Il suo baile non cerca l’effetto: cerca la verità. Ed è forse proprio questa ricerca radicale dell’essenziale ad averla resa una delle artiste più influenti del flamenco degli ultimi decenni.
Origini e formazione
Eva María Garrido García nasce nel 1970 a Francoforte, in Germania, da famiglia andalusa emigrata. Pochi giorni dopo la nascita torna però in Andalusia, crescendo a Ogíjares, vicino Granada, terra che segnerà profondamente la sua identità artistica.
Inizia a danzare molto giovane e si forma accanto a figure fondamentali del flamenco granadino come Mariquilla, Enrique “El Canastero”, Angustillas e soprattutto Mario Maya, riferimento centrale nella sua evoluzione artistica.
Accanto alla formazione flamenca studia anche arte drammatica e coreografia, elementi che contribuiranno alla costruzione di un linguaggio scenico estremamente teatrale e raffinato.
Il corpo come luogo di verità
Uno degli aspetti più affascinanti di Eva Yerbabuena è il modo in cui utilizza il corpo.
Il suo baile non è mai decorativo. Ogni gesto sembra nascere da una necessità interna. La tecnica straordinaria: controllo, compás, zapateado, sospensione sono sempre al servizio di un contenuto emotivo.
Nel suo flamenco convivono:
- forza e vulnerabilità
- immobilità e tempesta
- radice e sperimentazione
Il silenzio ha un ruolo fondamentale quanto il suono. Spesso il movimento sembra emergere da un ascolto profondo più che da una volontà di esibizione.

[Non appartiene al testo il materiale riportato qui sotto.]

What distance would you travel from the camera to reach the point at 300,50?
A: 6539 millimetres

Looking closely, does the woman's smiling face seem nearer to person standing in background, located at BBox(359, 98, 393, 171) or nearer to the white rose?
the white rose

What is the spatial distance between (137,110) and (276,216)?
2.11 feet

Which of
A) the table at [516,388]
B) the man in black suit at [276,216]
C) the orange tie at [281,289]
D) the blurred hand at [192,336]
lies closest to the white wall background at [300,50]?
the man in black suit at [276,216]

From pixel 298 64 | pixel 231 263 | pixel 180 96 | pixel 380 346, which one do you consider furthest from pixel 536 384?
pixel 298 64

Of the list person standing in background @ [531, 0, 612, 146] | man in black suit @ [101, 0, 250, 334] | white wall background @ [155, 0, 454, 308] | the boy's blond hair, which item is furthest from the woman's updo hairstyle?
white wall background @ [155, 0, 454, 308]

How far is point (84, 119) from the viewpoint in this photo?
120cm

Paco Jarana e la costruzione di un linguaggio
Un elemento fondamentale della sua traiettoria è il lavoro condiviso con il chitarrista Paco Jarana, compagno di vita e direttore musicale della compagnia.

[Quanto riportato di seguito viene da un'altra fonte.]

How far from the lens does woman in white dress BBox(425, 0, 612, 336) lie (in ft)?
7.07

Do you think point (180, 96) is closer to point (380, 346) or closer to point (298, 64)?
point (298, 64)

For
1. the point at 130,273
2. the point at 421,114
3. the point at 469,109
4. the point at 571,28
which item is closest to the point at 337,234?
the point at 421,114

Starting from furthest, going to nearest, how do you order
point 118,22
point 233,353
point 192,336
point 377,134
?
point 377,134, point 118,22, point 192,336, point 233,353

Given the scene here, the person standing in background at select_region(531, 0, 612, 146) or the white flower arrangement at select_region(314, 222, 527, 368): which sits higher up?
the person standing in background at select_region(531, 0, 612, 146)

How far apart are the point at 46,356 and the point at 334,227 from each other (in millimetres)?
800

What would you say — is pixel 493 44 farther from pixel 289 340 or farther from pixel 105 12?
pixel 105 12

Insieme hanno sviluppato negli anni una metodologia creativa molto personale, basata sulla continua ricerca tra musica, spazio scenico, emozione e movimento.

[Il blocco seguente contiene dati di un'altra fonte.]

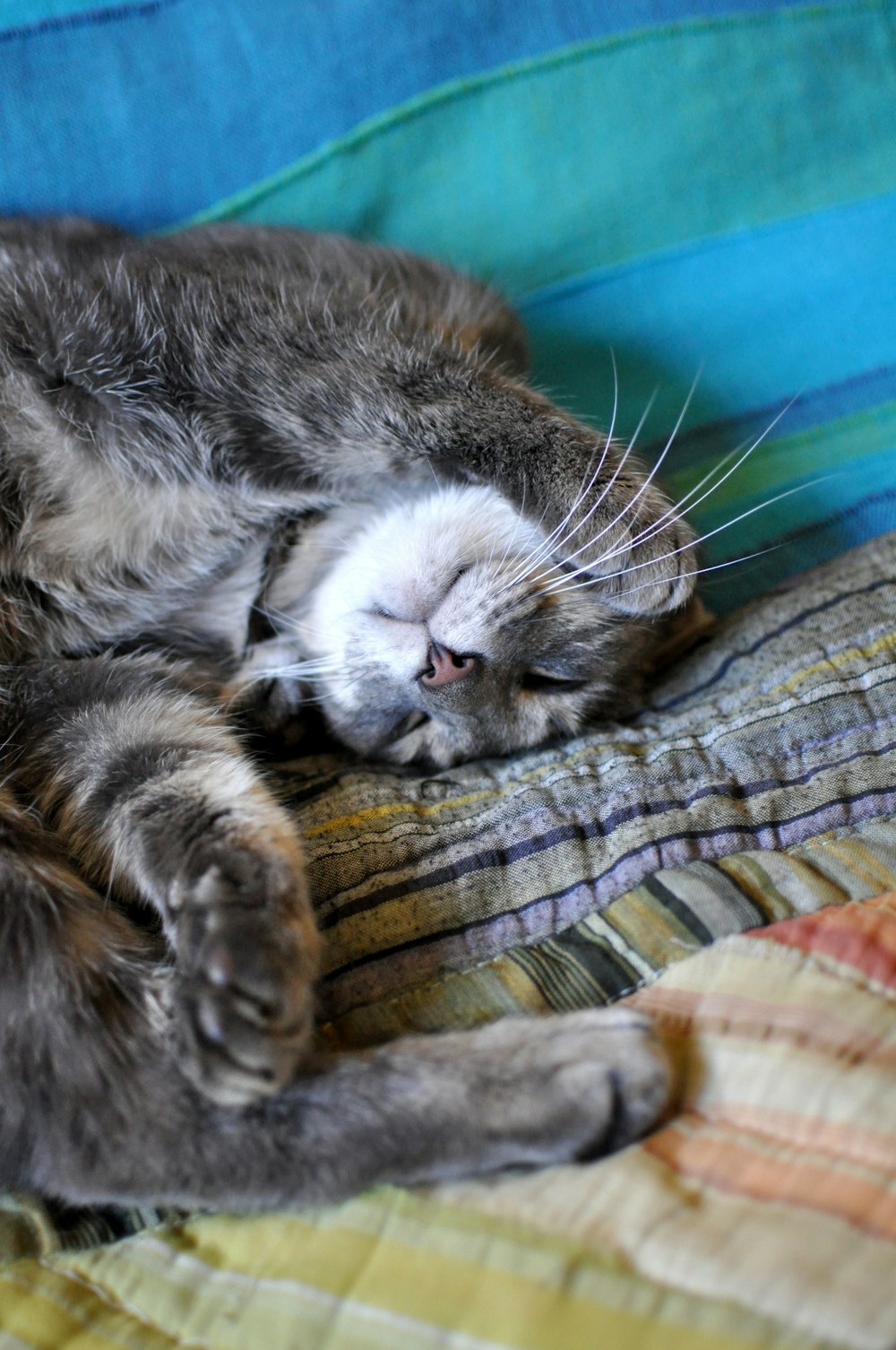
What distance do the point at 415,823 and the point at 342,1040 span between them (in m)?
0.25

La relazione tra toque e baile nelle loro opere è organica: non accompagna, ma costruisce il pensiero scenico.
Riconoscimenti e prestigio internazionale
Nel corso della sua carriera Eva Yerbabuena ha ricevuto alcuni dei più importanti riconoscimenti del mondo della danza e del flamenco:
- Premio Nacional de Danza (2001)
- Medalla de Andalucía
- Medalla de Oro al Mérito en las Bellas Artes
- numerosi Premi Max
- Giraldillo della Bienal de Sevilla
Nel 2025 ha inoltre ricevuto il prestigioso Premio Olivier per la danza grazie allo spettacolo Yerbagüena, presentato al Sadler’s Wells di Londra durante il Flamenco Festival.
Curiosità
- “Yerbabuena” non è soltanto un nome d’arte. È quasi un destino poetico. Le fu attribuito da Francisco Manuel Díaz in omaggio al cantaor Frasquito Yerbabuena, ma sembra adattarsi perfettamente alla sua presenza scenica: intensa, organica, radicata alla terra e allo stesso tempo capace di diffondere un profumo inconfondibile nel flamenco contemporaneo.
- Ha lavorato con artisti come Mikhail Baryshnikov e Pina Bausch, condividendo spazi creativi che hanno ampliato ulteriormente il suo linguaggio scenico.
- Nei suoi spettacoli la memoria è un tema ricorrente: memoria personale, femminile, storica, corporea.
- Molti giovani bailaores contemporanei riconoscono in lei una vera maestra non solo tecnica, ma artistica ed etica.